Scene-based reasoning records:
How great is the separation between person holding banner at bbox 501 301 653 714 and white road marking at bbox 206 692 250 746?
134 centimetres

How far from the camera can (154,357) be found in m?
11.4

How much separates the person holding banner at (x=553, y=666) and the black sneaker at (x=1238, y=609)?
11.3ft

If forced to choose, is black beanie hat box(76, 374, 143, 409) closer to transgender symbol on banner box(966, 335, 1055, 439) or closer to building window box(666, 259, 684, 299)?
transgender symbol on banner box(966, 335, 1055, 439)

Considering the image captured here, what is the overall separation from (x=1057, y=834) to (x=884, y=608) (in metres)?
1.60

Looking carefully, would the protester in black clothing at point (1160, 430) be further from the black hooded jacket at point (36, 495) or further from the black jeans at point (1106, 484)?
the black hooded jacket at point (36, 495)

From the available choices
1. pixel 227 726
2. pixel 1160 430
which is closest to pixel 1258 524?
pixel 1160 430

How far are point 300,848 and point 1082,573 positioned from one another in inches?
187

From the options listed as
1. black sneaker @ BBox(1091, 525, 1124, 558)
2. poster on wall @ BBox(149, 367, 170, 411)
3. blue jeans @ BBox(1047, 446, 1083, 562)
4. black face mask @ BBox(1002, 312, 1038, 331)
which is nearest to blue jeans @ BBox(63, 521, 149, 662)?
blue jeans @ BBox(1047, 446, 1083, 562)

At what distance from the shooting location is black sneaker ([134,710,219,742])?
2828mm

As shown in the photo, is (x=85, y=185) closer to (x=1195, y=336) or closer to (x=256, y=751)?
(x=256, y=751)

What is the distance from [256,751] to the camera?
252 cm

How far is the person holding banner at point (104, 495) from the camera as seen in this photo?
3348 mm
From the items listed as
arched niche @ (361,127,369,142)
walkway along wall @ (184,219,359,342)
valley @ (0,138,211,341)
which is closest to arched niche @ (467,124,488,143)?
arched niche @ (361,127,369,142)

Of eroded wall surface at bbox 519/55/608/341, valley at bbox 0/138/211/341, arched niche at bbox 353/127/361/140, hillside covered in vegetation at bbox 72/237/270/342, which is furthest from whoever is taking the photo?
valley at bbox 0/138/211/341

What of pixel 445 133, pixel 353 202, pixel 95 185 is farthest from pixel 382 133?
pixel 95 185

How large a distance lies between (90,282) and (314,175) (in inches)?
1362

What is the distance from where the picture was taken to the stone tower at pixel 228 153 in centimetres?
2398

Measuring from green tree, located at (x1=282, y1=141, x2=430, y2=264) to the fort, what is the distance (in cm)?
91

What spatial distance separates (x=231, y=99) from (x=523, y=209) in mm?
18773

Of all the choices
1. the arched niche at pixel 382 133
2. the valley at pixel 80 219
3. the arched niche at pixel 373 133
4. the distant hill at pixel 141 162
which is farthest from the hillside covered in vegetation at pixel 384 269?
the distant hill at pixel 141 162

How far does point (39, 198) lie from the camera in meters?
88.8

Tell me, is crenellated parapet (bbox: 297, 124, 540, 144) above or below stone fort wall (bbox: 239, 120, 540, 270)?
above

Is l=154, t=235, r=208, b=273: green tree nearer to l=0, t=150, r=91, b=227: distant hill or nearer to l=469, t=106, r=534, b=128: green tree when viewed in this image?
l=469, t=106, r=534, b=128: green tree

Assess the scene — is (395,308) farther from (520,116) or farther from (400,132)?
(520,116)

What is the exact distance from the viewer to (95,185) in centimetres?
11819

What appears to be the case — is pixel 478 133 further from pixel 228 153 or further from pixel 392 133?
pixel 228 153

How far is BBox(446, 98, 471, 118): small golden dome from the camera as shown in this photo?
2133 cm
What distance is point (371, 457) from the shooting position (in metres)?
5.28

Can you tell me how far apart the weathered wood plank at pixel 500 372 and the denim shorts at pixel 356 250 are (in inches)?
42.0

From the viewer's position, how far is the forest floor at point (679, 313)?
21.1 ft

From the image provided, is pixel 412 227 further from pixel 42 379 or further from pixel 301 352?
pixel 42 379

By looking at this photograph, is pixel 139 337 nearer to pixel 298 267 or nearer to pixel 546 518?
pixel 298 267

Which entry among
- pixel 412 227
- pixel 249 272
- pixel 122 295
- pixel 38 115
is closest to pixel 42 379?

PROBLEM TO SOLVE -
Rewrite every line of the records above as a numbered list, dropping the blank lines.

PROBLEM SOLUTION -
1. How great is the separation between person holding banner at bbox 501 301 653 714 and white road marking at bbox 206 692 250 746?
2. 134 centimetres
3. How far from the camera can (154,357) be found in m?
4. 11.4
5. How much separates the person holding banner at (x=553, y=666) and the black sneaker at (x=1238, y=609)?
6. 11.3ft
7. If forced to choose, is black beanie hat box(76, 374, 143, 409) closer to transgender symbol on banner box(966, 335, 1055, 439) or closer to building window box(666, 259, 684, 299)?
8. transgender symbol on banner box(966, 335, 1055, 439)
9. Considering the image captured here, what is the overall separation from (x=1057, y=834) to (x=884, y=608) (in metres)?
10. 1.60
11. Looking carefully, would the protester in black clothing at point (1160, 430) be further from the black hooded jacket at point (36, 495) or further from the black jeans at point (1106, 484)?
12. the black hooded jacket at point (36, 495)
13. From the available choices
14. 1. pixel 227 726
15. 2. pixel 1160 430
16. which is closest to pixel 1258 524?
17. pixel 1160 430
18. How far are point 300,848 and point 1082,573 positioned from one another in inches?
19. 187
20. From the options listed as
21. 1. black sneaker @ BBox(1091, 525, 1124, 558)
22. 2. poster on wall @ BBox(149, 367, 170, 411)
23. 3. blue jeans @ BBox(1047, 446, 1083, 562)
24. 4. black face mask @ BBox(1002, 312, 1038, 331)
25. which is nearest to blue jeans @ BBox(63, 521, 149, 662)?
26. blue jeans @ BBox(1047, 446, 1083, 562)
27. At what distance from the shooting location is black sneaker ([134,710,219,742])?
28. 2828mm
29. As shown in the photo, is (x=85, y=185) closer to (x=1195, y=336) or closer to (x=256, y=751)?
30. (x=256, y=751)
31. What is the distance from [256,751] to the camera?
32. 252 cm
33. How far is the person holding banner at point (104, 495) from the camera as seen in this photo?
34. 3348 mm
35. From the items listed as
36. arched niche @ (361,127,369,142)
37. walkway along wall @ (184,219,359,342)
38. valley @ (0,138,211,341)
39. which is closest to arched niche @ (467,124,488,143)?
40. arched niche @ (361,127,369,142)
41. Of eroded wall surface at bbox 519/55/608/341, valley at bbox 0/138/211/341, arched niche at bbox 353/127/361/140, hillside covered in vegetation at bbox 72/237/270/342, which is furthest from whoever is taking the photo?
42. valley at bbox 0/138/211/341
43. What of pixel 445 133, pixel 353 202, pixel 95 185 is farthest from pixel 382 133?
44. pixel 95 185
45. How large a distance lies between (90,282) and (314,175) (in inches)?
46. 1362
47. What is the distance from where the picture was taken to the stone tower at pixel 228 153 in centimetres?
48. 2398
49. Measuring from green tree, located at (x1=282, y1=141, x2=430, y2=264) to the fort, what is the distance (in cm)?
50. 91
51. What spatial distance separates (x=231, y=99) from (x=523, y=209) in mm?
52. 18773
53. Of all the choices
54. 1. the arched niche at pixel 382 133
55. 2. the valley at pixel 80 219
56. 3. the arched niche at pixel 373 133
57. 4. the distant hill at pixel 141 162
58. which is farthest from the hillside covered in vegetation at pixel 384 269?
59. the distant hill at pixel 141 162
60. How far does point (39, 198) lie from the camera in meters?
61. 88.8
62. Tell me, is crenellated parapet (bbox: 297, 124, 540, 144) above or below stone fort wall (bbox: 239, 120, 540, 270)?
63. above
64. Is l=154, t=235, r=208, b=273: green tree nearer to l=0, t=150, r=91, b=227: distant hill or nearer to l=469, t=106, r=534, b=128: green tree when viewed in this image?
65. l=469, t=106, r=534, b=128: green tree
66. Assess the scene — is (395,308) farther from (520,116) or farther from (400,132)?
67. (520,116)
68. What is the exact distance from the viewer to (95,185) in centimetres?
69. 11819
70. What appears to be the case — is pixel 478 133 further from pixel 228 153 or further from pixel 392 133?
71. pixel 228 153
72. How far is BBox(446, 98, 471, 118): small golden dome from the camera as shown in this photo?
73. 2133 cm
74. What distance is point (371, 457) from the shooting position (in metres)?
75. 5.28
76. Can you tell me how far apart the weathered wood plank at pixel 500 372 and the denim shorts at pixel 356 250 are (in inches)?
77. 42.0
78. From the viewer's position, how far is the forest floor at point (679, 313)?
79. 21.1 ft
80. From the image provided, is pixel 412 227 further from pixel 42 379 or further from pixel 301 352?
81. pixel 42 379
82. By looking at this photograph, is pixel 139 337 nearer to pixel 298 267 or nearer to pixel 546 518?
83. pixel 298 267
84. Which entry among
85. - pixel 412 227
86. - pixel 249 272
87. - pixel 122 295
88. - pixel 38 115
89. is closest to pixel 42 379?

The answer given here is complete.